Items from a data source:
┄┄┄┄┄┄┄┄┄┄

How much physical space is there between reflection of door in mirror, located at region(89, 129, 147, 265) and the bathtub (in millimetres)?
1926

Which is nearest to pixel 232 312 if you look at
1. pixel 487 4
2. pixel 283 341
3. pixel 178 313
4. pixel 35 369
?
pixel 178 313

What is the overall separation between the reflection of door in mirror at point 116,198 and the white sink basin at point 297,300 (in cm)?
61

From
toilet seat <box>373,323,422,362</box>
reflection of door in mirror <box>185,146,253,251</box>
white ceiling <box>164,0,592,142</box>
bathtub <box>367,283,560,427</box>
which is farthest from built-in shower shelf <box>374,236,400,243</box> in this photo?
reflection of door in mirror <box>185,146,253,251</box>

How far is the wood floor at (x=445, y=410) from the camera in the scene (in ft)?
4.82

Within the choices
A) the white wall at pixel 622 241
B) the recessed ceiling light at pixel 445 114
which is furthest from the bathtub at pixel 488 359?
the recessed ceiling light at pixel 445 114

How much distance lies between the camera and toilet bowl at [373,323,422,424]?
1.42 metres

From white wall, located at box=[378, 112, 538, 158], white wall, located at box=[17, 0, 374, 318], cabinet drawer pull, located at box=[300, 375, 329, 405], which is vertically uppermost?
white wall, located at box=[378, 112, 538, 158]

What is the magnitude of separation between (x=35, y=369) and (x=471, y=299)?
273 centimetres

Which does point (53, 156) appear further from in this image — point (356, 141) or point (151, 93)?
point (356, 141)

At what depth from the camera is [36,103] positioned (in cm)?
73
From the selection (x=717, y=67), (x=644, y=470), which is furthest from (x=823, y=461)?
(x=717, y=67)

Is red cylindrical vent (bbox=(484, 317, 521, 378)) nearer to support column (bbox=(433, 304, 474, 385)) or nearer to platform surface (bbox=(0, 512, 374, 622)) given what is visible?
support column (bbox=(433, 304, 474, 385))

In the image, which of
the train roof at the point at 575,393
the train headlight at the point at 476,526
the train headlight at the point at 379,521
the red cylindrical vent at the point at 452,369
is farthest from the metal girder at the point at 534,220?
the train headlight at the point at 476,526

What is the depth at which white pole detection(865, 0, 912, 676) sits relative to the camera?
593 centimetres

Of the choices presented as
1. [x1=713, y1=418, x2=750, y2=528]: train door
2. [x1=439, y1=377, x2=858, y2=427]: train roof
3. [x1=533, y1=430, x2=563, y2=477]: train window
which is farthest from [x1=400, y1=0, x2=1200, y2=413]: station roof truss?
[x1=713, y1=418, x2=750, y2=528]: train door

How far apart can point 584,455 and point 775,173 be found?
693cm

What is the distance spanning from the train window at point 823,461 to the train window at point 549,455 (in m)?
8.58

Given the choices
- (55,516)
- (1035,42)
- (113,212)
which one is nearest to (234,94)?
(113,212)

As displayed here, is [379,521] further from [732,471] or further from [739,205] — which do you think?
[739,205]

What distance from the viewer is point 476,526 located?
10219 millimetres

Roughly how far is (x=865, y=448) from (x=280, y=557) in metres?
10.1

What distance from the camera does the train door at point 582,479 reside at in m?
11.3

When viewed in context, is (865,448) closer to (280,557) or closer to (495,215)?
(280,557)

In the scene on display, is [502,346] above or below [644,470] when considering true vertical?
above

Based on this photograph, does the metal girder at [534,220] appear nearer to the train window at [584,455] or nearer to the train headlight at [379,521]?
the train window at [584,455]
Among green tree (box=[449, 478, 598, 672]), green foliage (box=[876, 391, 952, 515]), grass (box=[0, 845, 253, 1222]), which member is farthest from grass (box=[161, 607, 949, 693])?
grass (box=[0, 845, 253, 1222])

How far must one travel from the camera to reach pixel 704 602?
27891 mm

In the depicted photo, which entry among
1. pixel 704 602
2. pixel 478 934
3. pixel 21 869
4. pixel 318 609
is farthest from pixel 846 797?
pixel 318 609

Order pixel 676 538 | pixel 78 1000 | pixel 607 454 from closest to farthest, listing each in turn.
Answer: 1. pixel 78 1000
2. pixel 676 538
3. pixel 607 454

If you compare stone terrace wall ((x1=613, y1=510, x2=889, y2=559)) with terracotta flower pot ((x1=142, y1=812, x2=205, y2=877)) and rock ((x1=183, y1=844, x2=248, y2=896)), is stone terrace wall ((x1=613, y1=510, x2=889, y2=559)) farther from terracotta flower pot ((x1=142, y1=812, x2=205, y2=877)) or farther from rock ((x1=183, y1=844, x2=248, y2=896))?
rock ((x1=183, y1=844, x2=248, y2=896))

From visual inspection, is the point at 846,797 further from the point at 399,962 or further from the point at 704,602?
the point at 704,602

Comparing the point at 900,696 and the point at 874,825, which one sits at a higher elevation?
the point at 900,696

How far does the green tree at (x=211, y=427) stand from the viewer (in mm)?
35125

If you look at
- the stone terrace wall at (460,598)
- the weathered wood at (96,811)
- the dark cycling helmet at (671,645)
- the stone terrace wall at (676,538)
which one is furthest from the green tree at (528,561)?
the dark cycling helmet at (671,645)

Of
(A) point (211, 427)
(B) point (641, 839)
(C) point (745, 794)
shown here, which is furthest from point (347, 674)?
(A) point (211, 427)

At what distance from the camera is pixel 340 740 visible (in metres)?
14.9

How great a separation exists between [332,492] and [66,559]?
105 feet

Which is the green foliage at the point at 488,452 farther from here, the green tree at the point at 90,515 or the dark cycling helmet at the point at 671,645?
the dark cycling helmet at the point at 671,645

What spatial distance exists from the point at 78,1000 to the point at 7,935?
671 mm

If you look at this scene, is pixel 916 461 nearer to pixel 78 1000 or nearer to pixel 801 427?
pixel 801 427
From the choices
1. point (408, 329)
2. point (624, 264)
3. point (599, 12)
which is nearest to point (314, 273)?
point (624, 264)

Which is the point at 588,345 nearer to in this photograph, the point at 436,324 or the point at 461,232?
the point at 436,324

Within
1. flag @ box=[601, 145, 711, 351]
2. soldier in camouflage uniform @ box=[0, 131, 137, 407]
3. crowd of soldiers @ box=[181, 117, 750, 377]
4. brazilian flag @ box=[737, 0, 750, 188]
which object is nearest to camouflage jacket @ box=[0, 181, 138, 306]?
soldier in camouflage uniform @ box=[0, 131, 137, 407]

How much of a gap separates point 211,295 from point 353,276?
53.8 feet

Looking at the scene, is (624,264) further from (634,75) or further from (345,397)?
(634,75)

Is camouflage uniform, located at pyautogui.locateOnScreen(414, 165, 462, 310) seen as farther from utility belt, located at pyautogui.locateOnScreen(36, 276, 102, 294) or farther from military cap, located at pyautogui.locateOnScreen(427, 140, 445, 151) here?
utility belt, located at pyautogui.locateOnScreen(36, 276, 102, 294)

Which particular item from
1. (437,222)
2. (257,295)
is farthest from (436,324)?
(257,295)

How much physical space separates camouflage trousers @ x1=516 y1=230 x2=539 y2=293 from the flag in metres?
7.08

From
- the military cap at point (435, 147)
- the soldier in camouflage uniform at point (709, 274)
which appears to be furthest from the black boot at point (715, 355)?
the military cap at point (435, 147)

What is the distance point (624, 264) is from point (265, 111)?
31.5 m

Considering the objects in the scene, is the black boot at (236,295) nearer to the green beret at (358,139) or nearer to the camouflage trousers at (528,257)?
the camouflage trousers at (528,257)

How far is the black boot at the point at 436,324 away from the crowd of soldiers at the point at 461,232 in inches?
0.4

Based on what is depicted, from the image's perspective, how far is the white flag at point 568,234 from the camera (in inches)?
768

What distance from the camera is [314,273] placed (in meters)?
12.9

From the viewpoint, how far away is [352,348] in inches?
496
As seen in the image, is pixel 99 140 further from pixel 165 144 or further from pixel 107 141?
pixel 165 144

┄┄┄┄┄┄┄┄┄┄

Give the data again, exactly as it stands.

How much physical space is there between reflection of door in mirror, located at region(89, 129, 147, 265) and the bathtub (in millimetres)?
1926

Which is nearest to pixel 232 312 if you look at
1. pixel 487 4
2. pixel 283 341
3. pixel 178 313
4. pixel 35 369
?
pixel 178 313

What is the overall separation between the reflection of door in mirror at point 116,198 and the white sink basin at point 297,300 (in cm)?
61

From
toilet seat <box>373,323,422,362</box>
reflection of door in mirror <box>185,146,253,251</box>
white ceiling <box>164,0,592,142</box>
bathtub <box>367,283,560,427</box>
which is farthest from built-in shower shelf <box>374,236,400,243</box> in this photo?
reflection of door in mirror <box>185,146,253,251</box>

How far is the wood floor at (x=445, y=410) from the camera in the scene (in ft)?
4.82

Within the choices
A) the white wall at pixel 622 241
B) the recessed ceiling light at pixel 445 114
which is furthest from the bathtub at pixel 488 359?
the recessed ceiling light at pixel 445 114

How much distance lies between the camera and toilet bowl at [373,323,422,424]?
1.42 metres

From white wall, located at box=[378, 112, 538, 158], white wall, located at box=[17, 0, 374, 318], cabinet drawer pull, located at box=[300, 375, 329, 405], which is vertically uppermost?
white wall, located at box=[378, 112, 538, 158]

What is the magnitude of separation between (x=35, y=369) and (x=471, y=299)?
273 centimetres

Which does point (53, 156) appear further from in this image — point (356, 141) or point (151, 93)?
point (356, 141)

At what depth from the camera is [36,103] positioned (in cm)?
73
From the selection (x=717, y=67), (x=644, y=470), which is furthest from (x=823, y=461)?
(x=717, y=67)

Is red cylindrical vent (bbox=(484, 317, 521, 378)) nearer to support column (bbox=(433, 304, 474, 385)) or nearer to platform surface (bbox=(0, 512, 374, 622)) given what is visible?
support column (bbox=(433, 304, 474, 385))

In the image, which of
the train roof at the point at 575,393
the train headlight at the point at 476,526
the train headlight at the point at 379,521
the red cylindrical vent at the point at 452,369
is farthest from the metal girder at the point at 534,220?
the train headlight at the point at 476,526

What is the depth at which white pole detection(865, 0, 912, 676) sits relative to the camera?
593 centimetres

Of the choices presented as
1. [x1=713, y1=418, x2=750, y2=528]: train door
2. [x1=439, y1=377, x2=858, y2=427]: train roof
3. [x1=533, y1=430, x2=563, y2=477]: train window
which is farthest from [x1=400, y1=0, x2=1200, y2=413]: station roof truss?
[x1=713, y1=418, x2=750, y2=528]: train door

How far apart can point 584,455 and point 775,173 be found?
693cm

What is the distance spanning from the train window at point 823,461 to the train window at point 549,455 (in m)?
8.58

Given the choices
- (55,516)
- (1035,42)
- (113,212)
which one is nearest to (234,94)?
(113,212)

As displayed here, is [379,521] further from [732,471] or further from [739,205] — which do you think?
[739,205]

What distance from the viewer is point 476,526 located?
10219 millimetres

Roughly how far is (x=865, y=448) from (x=280, y=557) in metres?
10.1

What distance from the camera does the train door at point 582,479 reside at in m?
11.3

When viewed in context, is (865,448) closer to (280,557) or closer to (495,215)?
(280,557)

In the scene on display, is [502,346] above or below [644,470] when considering true vertical?
above

Based on this photograph, does the metal girder at [534,220] appear nearer to the train window at [584,455] or nearer to the train headlight at [379,521]?
the train window at [584,455]
Among green tree (box=[449, 478, 598, 672]), green foliage (box=[876, 391, 952, 515]), grass (box=[0, 845, 253, 1222]), which member is farthest from grass (box=[161, 607, 949, 693])?
grass (box=[0, 845, 253, 1222])

How far must one travel from the camera to reach pixel 704 602?
27891 mm

In the depicted photo, which entry among
1. pixel 704 602
2. pixel 478 934
3. pixel 21 869
4. pixel 318 609
is farthest from pixel 846 797?
pixel 318 609

Order pixel 676 538 | pixel 78 1000 | pixel 607 454 from closest to farthest, listing each in turn.
Answer: 1. pixel 78 1000
2. pixel 676 538
3. pixel 607 454

If you compare stone terrace wall ((x1=613, y1=510, x2=889, y2=559)) with terracotta flower pot ((x1=142, y1=812, x2=205, y2=877)) and rock ((x1=183, y1=844, x2=248, y2=896)), is stone terrace wall ((x1=613, y1=510, x2=889, y2=559)) farther from terracotta flower pot ((x1=142, y1=812, x2=205, y2=877)) or farther from rock ((x1=183, y1=844, x2=248, y2=896))?
rock ((x1=183, y1=844, x2=248, y2=896))

From visual inspection, is the point at 846,797 further from the point at 399,962 or further from the point at 704,602?
the point at 704,602

Comparing the point at 900,696 and the point at 874,825, which one sits at a higher elevation?
the point at 900,696

How far does the green tree at (x=211, y=427) stand from the viewer (in mm)?
35125

If you look at
- the stone terrace wall at (460,598)
- the weathered wood at (96,811)
- the dark cycling helmet at (671,645)
- the stone terrace wall at (676,538)
which one is furthest from the green tree at (528,561)?
the dark cycling helmet at (671,645)

Of
(A) point (211, 427)
(B) point (641, 839)
(C) point (745, 794)
shown here, which is furthest from point (347, 674)?
(A) point (211, 427)

At what distance from the camera is pixel 340 740 visible (in metres)?
14.9

How great a separation exists between [332,492] and [66,559]?
105 feet

Which is the green foliage at the point at 488,452 farther from here, the green tree at the point at 90,515 or the dark cycling helmet at the point at 671,645?
the dark cycling helmet at the point at 671,645

What spatial distance exists from the point at 78,1000 to the point at 7,935?
671 mm

If you look at this scene, is pixel 916 461 nearer to pixel 78 1000 or nearer to pixel 801 427?
pixel 801 427
From the choices
1. point (408, 329)
2. point (624, 264)
3. point (599, 12)
which is nearest to point (314, 273)?
point (624, 264)

Which is the point at 588,345 nearer to in this photograph, the point at 436,324 or the point at 461,232?
the point at 436,324

Within
1. flag @ box=[601, 145, 711, 351]
2. soldier in camouflage uniform @ box=[0, 131, 137, 407]
3. crowd of soldiers @ box=[181, 117, 750, 377]
4. brazilian flag @ box=[737, 0, 750, 188]
which object is nearest to camouflage jacket @ box=[0, 181, 138, 306]?
soldier in camouflage uniform @ box=[0, 131, 137, 407]

How much of a gap separates point 211,295 from point 353,276?
53.8 feet

Looking at the scene, is (624,264) further from (634,75) or further from (345,397)?
(634,75)

Is camouflage uniform, located at pyautogui.locateOnScreen(414, 165, 462, 310) seen as farther from utility belt, located at pyautogui.locateOnScreen(36, 276, 102, 294) or farther from military cap, located at pyautogui.locateOnScreen(427, 140, 445, 151) here?
utility belt, located at pyautogui.locateOnScreen(36, 276, 102, 294)

Which particular item from
1. (437,222)
2. (257,295)
is farthest from (436,324)?
(257,295)

How much physical space separates camouflage trousers @ x1=516 y1=230 x2=539 y2=293 from the flag in metres?
7.08

From
- the military cap at point (435, 147)
- the soldier in camouflage uniform at point (709, 274)
which appears to be furthest from the black boot at point (715, 355)?
the military cap at point (435, 147)

What is the distance point (624, 264) is from point (265, 111)?
31.5 m

Considering the objects in the scene, is the black boot at (236,295) nearer to the green beret at (358,139) or nearer to the camouflage trousers at (528,257)?
the camouflage trousers at (528,257)

How far is the black boot at the point at 436,324 away from the crowd of soldiers at the point at 461,232 in inches?
0.4

Based on what is depicted, from the image's perspective, how far is the white flag at point 568,234 from the camera (in inches)?
768

What distance from the camera is [314,273] placed (in meters)?
12.9

From the viewpoint, how far away is [352,348] in inches?
496
As seen in the image, is pixel 99 140 further from pixel 165 144 or further from pixel 107 141?
pixel 165 144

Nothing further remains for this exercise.